Edmund Gibbs, a professor at Fuller Theological Seminary in Pasadena, Calif., said the popularity of right-wing politics is overstated.

"Many of us who consider ourselves to be evangelical Christians would want to distance ourselves from that kind of alignment," said Gibbs, an Episcopalian. "And it is very much an American thing; most evangelicals in Europe would distance themselves from the politics associated with evangelicals in the United States."

Haggard said his mission is to broaden the movement's base and its vision.

"My role is to help the various members of the body to respect each other and work together... to make life better for everybody."

Many Faces of Evangelicalism

Fundamentalists: They reject the theory of evolution, believe in the literal accuracy of the Bible, regard Catholics as non-Christians, and believe in separating themselves from the secular world. They do not seek to change the culture through legislation. The number of fundamentalists "is very small," said Jonathan Pait, spokesman for Bob Jones University, a fundamentalist college in Greenville, S.C. Larry Eskridge, associate director of the Institute for the Study of American Evangelicals at Wheaton College, estimates the number at "several million."

Traditionalists: They are characterized by efforts to maintain traditional beliefs and practices in the face of a changing society. Predominantly Republican (70 percent, compared with 10 percent independent and 20 percent Democrat), this group of white Protestants, with well-developed conservative political connections and ambitions, is closest to the popular notion of the "religious right." They represent about 12.6 percent of the population, or about 28 million adults, according to last year's National Survey of Religion and Politics by the Bliss Institute of the University of Akron.

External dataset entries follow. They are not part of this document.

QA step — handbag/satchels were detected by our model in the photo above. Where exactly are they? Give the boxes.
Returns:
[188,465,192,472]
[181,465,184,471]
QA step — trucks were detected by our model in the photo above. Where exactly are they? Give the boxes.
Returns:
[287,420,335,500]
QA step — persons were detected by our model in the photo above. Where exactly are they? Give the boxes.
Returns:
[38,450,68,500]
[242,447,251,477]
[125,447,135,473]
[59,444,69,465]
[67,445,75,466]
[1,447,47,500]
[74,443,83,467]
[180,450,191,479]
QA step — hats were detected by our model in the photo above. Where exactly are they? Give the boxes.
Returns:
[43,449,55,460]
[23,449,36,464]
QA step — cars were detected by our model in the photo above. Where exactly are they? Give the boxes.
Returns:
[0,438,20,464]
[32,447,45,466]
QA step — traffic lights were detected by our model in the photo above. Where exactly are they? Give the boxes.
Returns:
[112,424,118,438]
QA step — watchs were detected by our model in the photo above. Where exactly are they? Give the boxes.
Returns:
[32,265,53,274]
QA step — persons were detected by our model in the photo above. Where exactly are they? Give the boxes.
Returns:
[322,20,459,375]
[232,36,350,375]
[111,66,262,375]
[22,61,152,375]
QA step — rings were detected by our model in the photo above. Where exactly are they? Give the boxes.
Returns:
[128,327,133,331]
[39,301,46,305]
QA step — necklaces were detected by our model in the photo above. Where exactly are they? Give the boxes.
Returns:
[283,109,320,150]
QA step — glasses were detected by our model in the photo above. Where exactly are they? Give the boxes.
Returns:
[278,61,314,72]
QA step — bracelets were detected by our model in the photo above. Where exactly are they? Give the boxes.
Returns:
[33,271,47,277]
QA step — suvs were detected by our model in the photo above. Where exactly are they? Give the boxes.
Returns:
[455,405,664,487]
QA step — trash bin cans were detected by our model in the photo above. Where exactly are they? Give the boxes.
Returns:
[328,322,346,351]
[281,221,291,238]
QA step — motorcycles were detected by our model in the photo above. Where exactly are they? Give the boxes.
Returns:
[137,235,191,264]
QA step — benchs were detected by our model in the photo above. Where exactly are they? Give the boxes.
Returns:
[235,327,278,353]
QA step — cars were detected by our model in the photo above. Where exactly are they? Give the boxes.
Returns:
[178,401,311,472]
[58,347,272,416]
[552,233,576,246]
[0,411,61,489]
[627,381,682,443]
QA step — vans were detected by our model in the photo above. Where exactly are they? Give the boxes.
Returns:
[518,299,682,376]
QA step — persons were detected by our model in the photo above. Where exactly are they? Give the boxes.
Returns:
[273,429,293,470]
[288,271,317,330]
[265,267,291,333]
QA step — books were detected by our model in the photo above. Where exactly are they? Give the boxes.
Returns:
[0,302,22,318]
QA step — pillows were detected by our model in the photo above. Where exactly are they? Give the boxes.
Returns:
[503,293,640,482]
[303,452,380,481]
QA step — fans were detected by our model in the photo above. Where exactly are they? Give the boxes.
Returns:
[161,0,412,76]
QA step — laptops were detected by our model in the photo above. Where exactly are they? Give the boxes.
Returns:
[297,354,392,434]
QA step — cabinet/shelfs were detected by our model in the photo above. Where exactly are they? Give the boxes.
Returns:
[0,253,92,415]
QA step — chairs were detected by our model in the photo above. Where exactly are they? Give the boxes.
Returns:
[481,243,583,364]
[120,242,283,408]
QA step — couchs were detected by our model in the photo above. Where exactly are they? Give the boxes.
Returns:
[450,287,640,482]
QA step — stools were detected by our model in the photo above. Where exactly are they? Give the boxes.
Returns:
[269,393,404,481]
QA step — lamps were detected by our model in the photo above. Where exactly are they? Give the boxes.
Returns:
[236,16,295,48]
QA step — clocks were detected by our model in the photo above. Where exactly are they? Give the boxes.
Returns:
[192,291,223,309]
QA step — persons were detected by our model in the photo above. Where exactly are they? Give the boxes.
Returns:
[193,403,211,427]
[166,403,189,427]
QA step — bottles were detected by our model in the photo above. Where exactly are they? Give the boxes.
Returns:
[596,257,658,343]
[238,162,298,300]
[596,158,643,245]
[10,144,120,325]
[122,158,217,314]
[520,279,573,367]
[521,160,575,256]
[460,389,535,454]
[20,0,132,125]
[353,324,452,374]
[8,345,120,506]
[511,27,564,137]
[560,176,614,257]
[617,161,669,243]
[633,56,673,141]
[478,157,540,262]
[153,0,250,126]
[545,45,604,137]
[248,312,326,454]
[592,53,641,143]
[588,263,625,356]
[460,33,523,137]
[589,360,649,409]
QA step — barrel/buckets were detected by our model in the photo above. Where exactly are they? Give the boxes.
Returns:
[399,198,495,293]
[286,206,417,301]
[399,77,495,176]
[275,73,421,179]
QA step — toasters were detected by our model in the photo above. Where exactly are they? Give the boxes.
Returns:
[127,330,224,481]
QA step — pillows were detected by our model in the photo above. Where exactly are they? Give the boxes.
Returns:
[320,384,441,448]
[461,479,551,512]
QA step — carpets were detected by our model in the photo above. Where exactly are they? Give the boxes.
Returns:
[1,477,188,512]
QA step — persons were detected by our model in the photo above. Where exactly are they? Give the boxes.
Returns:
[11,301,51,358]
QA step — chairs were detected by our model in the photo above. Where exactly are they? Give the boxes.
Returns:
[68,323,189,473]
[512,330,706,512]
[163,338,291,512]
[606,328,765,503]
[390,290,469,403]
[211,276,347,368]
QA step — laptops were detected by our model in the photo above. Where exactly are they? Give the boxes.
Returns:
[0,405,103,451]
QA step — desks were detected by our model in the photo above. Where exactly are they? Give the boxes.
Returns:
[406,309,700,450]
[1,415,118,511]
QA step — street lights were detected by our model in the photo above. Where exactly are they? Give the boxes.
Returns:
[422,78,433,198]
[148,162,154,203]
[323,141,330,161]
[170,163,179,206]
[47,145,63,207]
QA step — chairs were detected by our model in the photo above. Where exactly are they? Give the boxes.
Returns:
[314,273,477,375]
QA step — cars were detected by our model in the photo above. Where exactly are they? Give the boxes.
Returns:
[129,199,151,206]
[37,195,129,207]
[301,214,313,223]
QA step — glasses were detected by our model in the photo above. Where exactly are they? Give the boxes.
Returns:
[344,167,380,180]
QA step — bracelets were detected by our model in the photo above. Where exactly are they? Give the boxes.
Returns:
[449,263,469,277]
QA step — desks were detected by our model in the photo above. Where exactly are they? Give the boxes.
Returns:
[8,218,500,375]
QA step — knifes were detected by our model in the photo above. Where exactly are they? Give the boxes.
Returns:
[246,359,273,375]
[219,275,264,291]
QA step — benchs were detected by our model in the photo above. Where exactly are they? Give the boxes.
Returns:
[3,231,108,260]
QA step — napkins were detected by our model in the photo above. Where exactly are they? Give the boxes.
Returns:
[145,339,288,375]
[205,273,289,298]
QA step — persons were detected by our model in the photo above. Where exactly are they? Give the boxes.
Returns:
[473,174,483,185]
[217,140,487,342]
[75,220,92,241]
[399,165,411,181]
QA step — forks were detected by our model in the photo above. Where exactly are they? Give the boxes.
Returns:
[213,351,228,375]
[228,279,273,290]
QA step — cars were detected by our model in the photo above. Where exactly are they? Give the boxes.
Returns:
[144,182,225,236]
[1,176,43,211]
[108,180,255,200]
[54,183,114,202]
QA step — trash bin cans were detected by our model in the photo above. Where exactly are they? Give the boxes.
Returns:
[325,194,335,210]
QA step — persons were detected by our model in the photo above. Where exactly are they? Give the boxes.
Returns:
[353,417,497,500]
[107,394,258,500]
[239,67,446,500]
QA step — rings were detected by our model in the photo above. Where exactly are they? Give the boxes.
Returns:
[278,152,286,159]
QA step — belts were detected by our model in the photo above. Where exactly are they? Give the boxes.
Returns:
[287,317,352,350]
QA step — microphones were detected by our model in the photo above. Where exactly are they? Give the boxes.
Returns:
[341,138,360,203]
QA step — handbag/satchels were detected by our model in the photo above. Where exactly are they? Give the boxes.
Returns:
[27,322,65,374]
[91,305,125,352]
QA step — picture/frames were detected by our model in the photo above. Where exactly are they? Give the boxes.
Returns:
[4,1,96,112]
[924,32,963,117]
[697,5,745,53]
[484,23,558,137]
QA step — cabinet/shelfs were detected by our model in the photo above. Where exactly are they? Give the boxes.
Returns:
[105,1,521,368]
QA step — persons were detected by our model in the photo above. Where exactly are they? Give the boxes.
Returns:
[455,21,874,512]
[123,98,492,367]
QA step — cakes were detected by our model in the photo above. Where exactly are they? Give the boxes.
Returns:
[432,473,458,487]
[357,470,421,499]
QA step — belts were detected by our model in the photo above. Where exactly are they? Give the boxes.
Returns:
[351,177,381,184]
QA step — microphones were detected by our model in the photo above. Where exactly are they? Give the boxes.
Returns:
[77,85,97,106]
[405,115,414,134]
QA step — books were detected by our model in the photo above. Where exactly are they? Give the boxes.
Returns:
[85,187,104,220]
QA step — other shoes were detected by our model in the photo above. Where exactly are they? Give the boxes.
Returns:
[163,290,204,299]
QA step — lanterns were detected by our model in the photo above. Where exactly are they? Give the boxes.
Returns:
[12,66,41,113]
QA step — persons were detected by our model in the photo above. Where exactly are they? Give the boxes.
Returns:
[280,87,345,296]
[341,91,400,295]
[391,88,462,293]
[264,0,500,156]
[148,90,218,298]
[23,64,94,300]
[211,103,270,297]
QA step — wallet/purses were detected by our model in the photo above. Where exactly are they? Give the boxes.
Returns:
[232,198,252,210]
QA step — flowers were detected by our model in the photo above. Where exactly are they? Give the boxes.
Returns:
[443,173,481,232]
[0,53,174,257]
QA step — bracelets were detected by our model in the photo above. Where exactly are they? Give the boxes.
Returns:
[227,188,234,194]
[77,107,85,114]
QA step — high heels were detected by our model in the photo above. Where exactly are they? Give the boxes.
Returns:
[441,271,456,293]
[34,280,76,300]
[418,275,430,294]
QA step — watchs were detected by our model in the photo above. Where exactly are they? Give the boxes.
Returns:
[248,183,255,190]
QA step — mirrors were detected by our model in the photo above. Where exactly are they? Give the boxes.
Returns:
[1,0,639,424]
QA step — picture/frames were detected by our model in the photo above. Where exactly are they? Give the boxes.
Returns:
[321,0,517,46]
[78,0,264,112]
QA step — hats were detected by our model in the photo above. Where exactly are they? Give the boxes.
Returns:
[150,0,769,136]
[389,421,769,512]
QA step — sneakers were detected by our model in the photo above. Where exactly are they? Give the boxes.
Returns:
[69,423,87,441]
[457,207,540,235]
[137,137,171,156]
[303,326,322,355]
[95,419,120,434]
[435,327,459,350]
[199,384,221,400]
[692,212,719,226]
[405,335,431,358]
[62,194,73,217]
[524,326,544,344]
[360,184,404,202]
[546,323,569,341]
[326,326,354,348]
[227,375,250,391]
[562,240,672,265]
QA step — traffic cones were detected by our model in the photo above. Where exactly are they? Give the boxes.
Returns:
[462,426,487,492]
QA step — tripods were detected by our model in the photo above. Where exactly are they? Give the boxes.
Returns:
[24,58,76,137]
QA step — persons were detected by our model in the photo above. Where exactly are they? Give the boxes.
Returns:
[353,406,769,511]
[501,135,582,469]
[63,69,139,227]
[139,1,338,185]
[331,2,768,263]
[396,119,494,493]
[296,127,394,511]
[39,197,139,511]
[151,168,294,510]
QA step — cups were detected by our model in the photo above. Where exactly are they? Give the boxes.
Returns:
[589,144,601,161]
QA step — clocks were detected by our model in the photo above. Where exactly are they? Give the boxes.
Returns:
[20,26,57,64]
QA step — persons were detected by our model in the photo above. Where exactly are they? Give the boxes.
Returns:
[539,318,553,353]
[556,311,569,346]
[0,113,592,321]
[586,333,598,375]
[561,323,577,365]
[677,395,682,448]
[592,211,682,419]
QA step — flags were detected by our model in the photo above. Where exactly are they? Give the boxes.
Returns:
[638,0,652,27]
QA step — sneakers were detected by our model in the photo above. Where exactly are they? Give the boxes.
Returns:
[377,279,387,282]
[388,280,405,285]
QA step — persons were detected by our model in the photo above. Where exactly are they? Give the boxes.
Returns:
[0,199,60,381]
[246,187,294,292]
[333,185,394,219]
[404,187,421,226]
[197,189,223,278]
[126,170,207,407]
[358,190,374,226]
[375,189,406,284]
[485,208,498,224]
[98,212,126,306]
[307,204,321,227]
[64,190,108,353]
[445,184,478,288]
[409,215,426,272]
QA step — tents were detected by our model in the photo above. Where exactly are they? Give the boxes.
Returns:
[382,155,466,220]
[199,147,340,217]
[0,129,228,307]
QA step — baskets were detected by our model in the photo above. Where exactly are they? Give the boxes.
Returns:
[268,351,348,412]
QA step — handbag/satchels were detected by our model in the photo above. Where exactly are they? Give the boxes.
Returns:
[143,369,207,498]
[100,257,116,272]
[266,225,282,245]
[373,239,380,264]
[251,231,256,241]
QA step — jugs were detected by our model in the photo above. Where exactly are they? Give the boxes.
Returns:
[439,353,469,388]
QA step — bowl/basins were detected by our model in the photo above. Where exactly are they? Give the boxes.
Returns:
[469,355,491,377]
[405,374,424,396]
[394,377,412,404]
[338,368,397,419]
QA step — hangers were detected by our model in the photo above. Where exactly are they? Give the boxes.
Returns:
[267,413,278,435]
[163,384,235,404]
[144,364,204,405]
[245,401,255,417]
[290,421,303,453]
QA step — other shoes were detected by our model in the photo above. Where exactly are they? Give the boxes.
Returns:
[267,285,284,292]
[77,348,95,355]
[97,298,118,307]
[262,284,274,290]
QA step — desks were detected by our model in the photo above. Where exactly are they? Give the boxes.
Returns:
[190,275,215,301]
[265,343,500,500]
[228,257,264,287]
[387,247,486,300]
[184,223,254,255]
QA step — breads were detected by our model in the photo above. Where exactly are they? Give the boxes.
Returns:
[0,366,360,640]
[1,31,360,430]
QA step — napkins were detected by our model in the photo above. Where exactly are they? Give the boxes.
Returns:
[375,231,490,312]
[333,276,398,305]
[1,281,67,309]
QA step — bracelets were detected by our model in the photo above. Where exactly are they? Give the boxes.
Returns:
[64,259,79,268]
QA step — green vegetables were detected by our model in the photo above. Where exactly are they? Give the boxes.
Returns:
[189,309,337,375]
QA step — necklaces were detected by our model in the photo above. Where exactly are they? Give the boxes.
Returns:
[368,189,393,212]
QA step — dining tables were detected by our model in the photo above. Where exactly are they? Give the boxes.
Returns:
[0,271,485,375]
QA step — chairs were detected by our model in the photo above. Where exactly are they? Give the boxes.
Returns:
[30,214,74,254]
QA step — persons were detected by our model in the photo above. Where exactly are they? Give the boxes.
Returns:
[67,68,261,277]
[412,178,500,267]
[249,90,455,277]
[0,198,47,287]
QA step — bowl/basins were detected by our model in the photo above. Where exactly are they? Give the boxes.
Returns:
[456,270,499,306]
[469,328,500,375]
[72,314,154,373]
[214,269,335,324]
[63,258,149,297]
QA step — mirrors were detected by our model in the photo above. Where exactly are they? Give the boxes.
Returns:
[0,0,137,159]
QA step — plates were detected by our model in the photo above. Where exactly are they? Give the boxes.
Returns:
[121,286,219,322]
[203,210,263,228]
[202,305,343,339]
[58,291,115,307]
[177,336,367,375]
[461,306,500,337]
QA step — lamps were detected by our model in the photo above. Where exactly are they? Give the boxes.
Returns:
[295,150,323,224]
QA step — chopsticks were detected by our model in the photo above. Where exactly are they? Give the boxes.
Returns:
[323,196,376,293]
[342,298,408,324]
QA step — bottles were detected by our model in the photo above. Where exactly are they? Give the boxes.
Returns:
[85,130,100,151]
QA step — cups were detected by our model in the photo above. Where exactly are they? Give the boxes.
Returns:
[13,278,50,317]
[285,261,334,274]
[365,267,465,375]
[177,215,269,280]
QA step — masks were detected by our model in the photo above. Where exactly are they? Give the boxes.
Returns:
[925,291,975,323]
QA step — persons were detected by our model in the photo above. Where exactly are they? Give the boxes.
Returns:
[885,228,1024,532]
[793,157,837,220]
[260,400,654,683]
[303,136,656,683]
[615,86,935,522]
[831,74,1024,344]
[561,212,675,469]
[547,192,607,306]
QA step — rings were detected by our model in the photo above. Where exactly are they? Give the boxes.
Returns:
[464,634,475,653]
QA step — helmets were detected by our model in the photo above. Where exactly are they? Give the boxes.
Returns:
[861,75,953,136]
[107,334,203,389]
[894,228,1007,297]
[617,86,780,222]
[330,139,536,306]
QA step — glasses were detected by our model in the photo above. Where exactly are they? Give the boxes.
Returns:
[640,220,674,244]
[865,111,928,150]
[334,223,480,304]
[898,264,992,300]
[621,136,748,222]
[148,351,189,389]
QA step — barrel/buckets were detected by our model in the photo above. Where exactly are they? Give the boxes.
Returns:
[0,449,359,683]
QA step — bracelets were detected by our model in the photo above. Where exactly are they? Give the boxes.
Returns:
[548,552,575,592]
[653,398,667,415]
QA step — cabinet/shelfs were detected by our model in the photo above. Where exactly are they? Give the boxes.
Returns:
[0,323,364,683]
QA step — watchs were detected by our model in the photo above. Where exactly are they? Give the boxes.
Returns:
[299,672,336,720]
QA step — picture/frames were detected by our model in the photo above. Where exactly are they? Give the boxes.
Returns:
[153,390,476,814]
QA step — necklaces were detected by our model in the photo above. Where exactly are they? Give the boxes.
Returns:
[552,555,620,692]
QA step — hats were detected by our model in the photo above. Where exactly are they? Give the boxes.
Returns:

Centrists and modernists: They are less tradition-oriented and more willing to adapt their beliefs and practices. They are more likely to identify themselves as Democrats or independents than as Republicans. They represent about 13.7 percent of the population, according to the Bliss survey, about 30 million people.

Black evangelicals: Most of the nation's 21 million black Protestants fit the evangelical definition, but their politics are the reverse of the white traditionalists: 71 percent identify themselves as Democrats and 11 percent as Republicans, according to the Bliss survey.

Hispanic evangelicals: Many of the six million Hispanic Protestants are converts from Catholicism, and they skew slightly toward Democratic politics.

Catholic evangelicals: This counterintuitive term identifies Roman Catholics who embrace much of the public-witness style of evangelical Protestants. "They have the fire and zeal usually associated with evangelicals," said William Portier, a religious studies professor at the University of Dayton and the author of the recent essay, "Here Come the Evangelical Catholics." Portier estimates the number of evangelical Catholics at 10 percent to 20 percent of the under-40 Catholic population.